As Greece and most of Europe is in deep social unrest and a severe crisis has hit us which will last a generation, my thoughts went to our attitudes to money.  Who hasnt played the famous Monopoly game, where winning is all about amassing properties and money! So it seems our real lives are also dominated by the desire to amass and mass consumerism has increased our almost pathetic dependence on money. I include myself in this, by the way, but I am not proud of it. More and more as I look to the next generation of our children, I am convinced we need to turn our actions and thoughts away from money as the panacea, and use it instead to fruitfulness and not let it use us!
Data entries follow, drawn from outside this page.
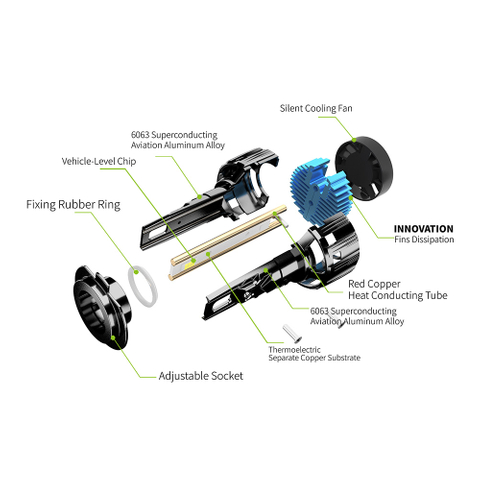 Silent Cooling Fan

6063 Superconducting
Aviation Aluminum Alloy

Vehicle-Level Chip

Fixing Rubber Ring

INNOVATION
Fins Dissipation

Red Copper
Heat Conducting Tube

6063 Superconducting
Aviation Aluminum Alloy

Thermoelectric
Separate Copper Substrate

Adjustable Socket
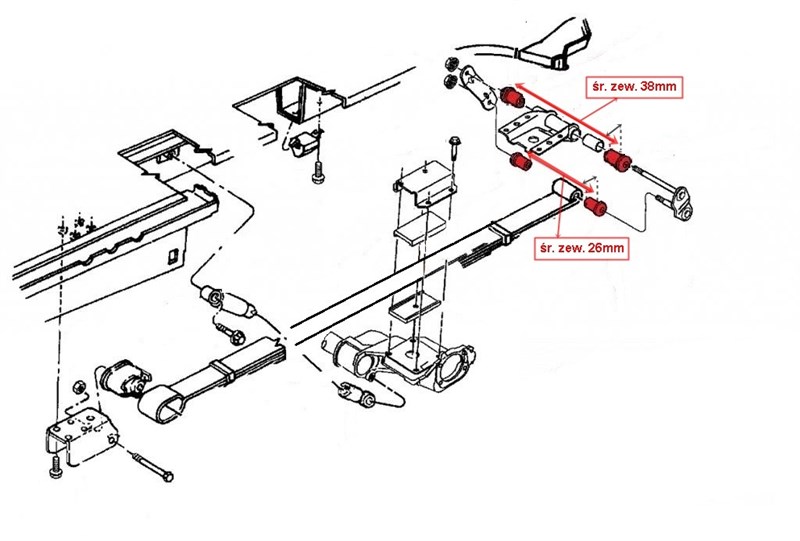 śr. zew. 38mm

śr. zew. 26mm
Let us teach children that to be in a community means helping each other, nurturing human relationships and look to the greater good. We seem to regress to regard highly egotistical behaviour and those who strive without regard for others, as admirable; If we follow that course as we live in a global society we are on the road to destruction faster than we will create a path for the future.
sorry todays column is more serious but am touched by the plight of those countires like Greece which will see a generation pass before they can recover!


Friday 10 February 2012

Retro music for cold winter days


Retro music for cold winter days
Sitting at my computer listening to Pink Martini's "Splendour in the Grass", puts me in the mood for cocooning inside as I watch the icicles on my terrace and the snow in my garden. My favourite retro music is the tango's revival with Astor Piazzola , followed by Gotan Project. A great compilation is the Putumayo label who has brought out a tango compilation giving us a take on the tango from all over the world. My favourite is by greek musicians, Alexis Kalofolias and Thanos Amorgis, playing Gia Ligo! Greek rembetika music from the 20's also gives me that retro mood, albeit slightly more moody. To put you in a swinging happy mood ready for your foray into the cold, I reccomend that easy 1960's swing from Ray Coniff's orchestra!

Tuesday 7 February 2012

Snow

Snow, Winter in Vitebsk

The last few days a cold spell has hit Europe and we have beautiful sunshine with some snow, what better conditions for a lovely winter day?
Snow has inspired many writers and painters, from Orhan Pamuk's Snow to Miss Smilla's Feeling for Snow by Peter Hoeg to mention some recent ones. Both treat the snow as a disturbing magical environment, and if you walk about a snow white landscape, even in town, I quite agree. The painting for this post is from Russian expressionist Marc Chagall and to me perfectly gives us the slightly disturbing element of snow.
Russian literature and paintings are of course embued with snow, especially in the masterpiece; War and Peace by Tolstoy, if I read this whilst listening to Tchaikovsky's Symphonie Pathetique I am inmediately transported to the great  plains covered in deep snow and silence.

Thursday 2 February 2012

Comedy and the upbeat

Have just read Stephen Fry's Chronicles, his memoirs of Cambridge and the 80's British comedy scene. All those who started back then, Stephen Fry, Rowan Atkinson, Richard Curtis, Emma Thompson, Hugh Laurie, have had such an impact not only  on my generation but also on the next. Genuine comedy is so uplifting and even looking at 80's series with the bad film quality and dated feel, still gives me a feel good factor more recent comedy cannot give me. Is this me, am I an anachronism or is the world somehow less comic in essence and are we so superficial, true comic lines cannot affect us.

I fear we badly need big shots of good comic relief in this horrible mercenary world!